Over it are built stairways
And railed living-areas
In wrought iron . . .

Of course – one thinks – ‘why should a house not be floored with green water instead of a wall-to-wall carpet? In a tent the floor is grass – in a hut of sun-dried bricks it may be earth – why not water for a change?’ Already one has been caught by this highly practicable fable – and by the time the end of the poem hits one like a brick on the back of the head, one is wholly ready to accept the poet’s view of the human condition –

Under my grandmother’s house
In Drury, when I was three,
I always believed there was
Water: lift up the floorboards
And you would see it – a lake,
A subterranean sea.
True, I played under the house
And saw only hard-packed earth,
Wooden piles, gardening tools,
A place to hunt for lizards.
That was different: below
I saw no water.
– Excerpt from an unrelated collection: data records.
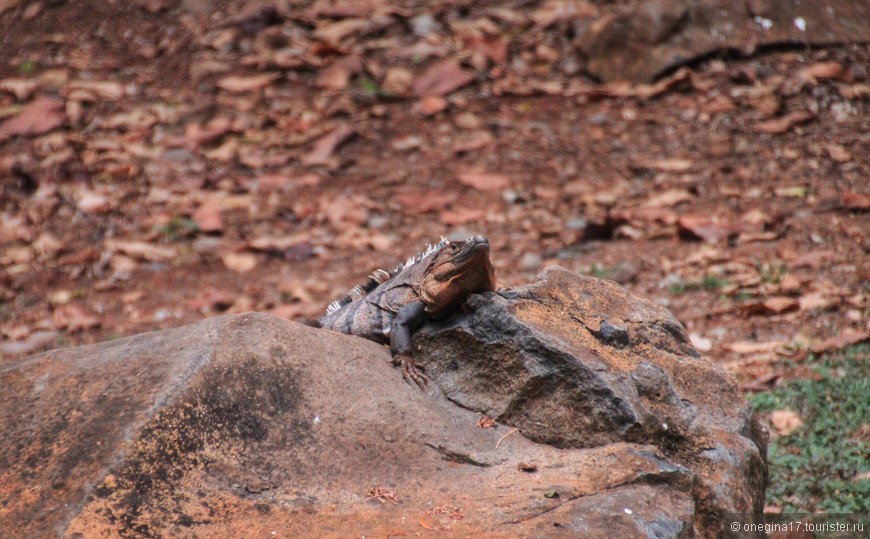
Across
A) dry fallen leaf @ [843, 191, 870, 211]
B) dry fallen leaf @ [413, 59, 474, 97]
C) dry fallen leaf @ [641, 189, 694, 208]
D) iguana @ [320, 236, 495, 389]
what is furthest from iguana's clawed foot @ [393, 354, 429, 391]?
dry fallen leaf @ [413, 59, 474, 97]

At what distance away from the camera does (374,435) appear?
3.50 meters

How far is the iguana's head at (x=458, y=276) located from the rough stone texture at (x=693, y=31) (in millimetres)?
7109

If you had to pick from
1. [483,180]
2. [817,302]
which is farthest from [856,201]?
[483,180]

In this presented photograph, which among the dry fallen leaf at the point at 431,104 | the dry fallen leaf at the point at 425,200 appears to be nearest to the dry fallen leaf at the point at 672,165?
the dry fallen leaf at the point at 425,200

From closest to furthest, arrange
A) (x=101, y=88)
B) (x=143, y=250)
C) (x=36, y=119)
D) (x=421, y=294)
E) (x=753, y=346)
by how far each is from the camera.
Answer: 1. (x=421, y=294)
2. (x=753, y=346)
3. (x=143, y=250)
4. (x=36, y=119)
5. (x=101, y=88)

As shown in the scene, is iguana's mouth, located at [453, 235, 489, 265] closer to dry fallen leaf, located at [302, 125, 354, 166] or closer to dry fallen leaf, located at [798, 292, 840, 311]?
dry fallen leaf, located at [798, 292, 840, 311]

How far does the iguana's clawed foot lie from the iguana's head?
0.98 feet

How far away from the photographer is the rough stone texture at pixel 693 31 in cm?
1055

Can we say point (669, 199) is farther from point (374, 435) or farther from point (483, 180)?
point (374, 435)

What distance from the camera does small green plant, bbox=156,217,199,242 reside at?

Above,
I knew it must still be there,
Waiting. (For why did we say
‘Forgive us our trespasses,
Deliver us from evil?’)
page 678 Always under the safe house
Lies the pool, the hidden sea
Created before we were.
It is not easy to drain
The waters under the earth.

It is a measure of Fleur Adcock’s extreme proficiency as a craftsman that she has used the same unrhymed metre Matthew Arnold used in his moralistic poem ‘Rugby Chapel’ for a totally different purpose. Behind craftsmanship, there are the other factors – wit, intellectual courage, inventiveness, a precise use of the biological image – and most of all perhaps, a sheer vigour, a sense of reality binding the actual and imagined worlds together. One could say in a wholly positive sense that – by tackling many of the themes that other poets do not dare to tackle – the personal morass, the ambiguities of Eros – Fleur Adcock is one of the sanest poets one is likely to find; and a great many of the books of verse that issue yearly from the English and American presses are pallid and trivial compared to this one.